# Work to be completed
Produce an exact copy of all the data below, dropping every image.

··········

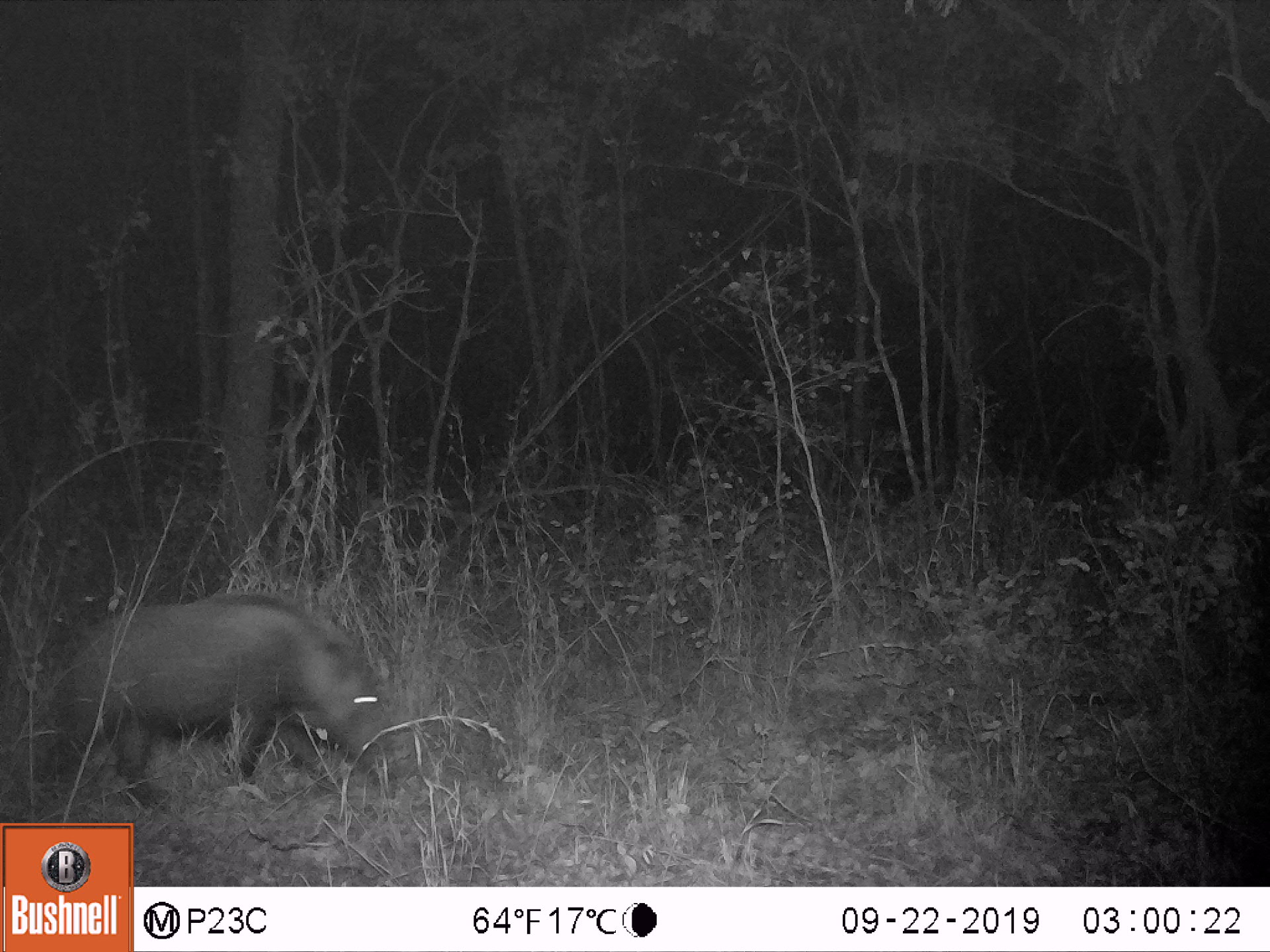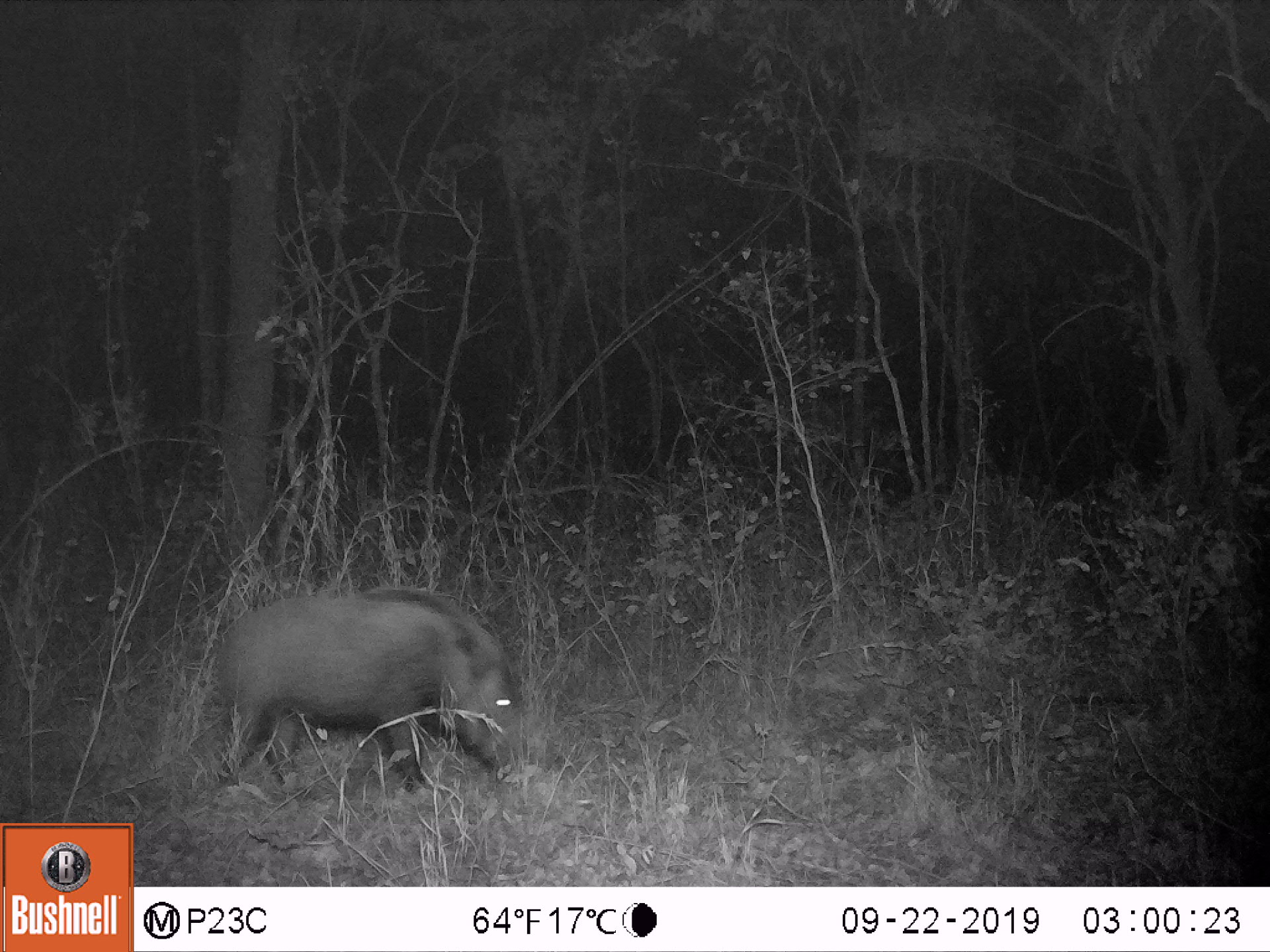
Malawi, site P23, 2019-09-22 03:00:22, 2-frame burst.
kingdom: Animalia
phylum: Chordata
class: Mammalia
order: Artiodactyla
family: Suidae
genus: Potamochoerus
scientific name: Potamochoerus larvatus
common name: bushpig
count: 1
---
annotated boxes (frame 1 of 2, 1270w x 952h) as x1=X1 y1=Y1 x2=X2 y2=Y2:
bushpig: x1=42 y1=588 x2=393 y2=803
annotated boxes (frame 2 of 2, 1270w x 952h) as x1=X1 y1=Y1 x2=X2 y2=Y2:
bushpig: x1=210 y1=583 x2=522 y2=794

··········

# Task answer
Malawi, site P23, 2019-09-22 03:00:22, 2-frame burst.
kingdom: Animalia
phylum: Chordata
class: Mammalia
order: Artiodactyla
family: Suidae
genus: Potamochoerus
scientific name: Potamochoerus larvatus
common name: bushpig
count: 1
---
annotated boxes (frame 1 of 2, 1270w x 952h) as x1=X1 y1=Y1 x2=X2 y2=Y2:
bushpig: x1=42 y1=588 x2=393 y2=803
annotated boxes (frame 2 of 2, 1270w x 952h) as x1=X1 y1=Y1 x2=X2 y2=Y2:
bushpig: x1=210 y1=583 x2=522 y2=794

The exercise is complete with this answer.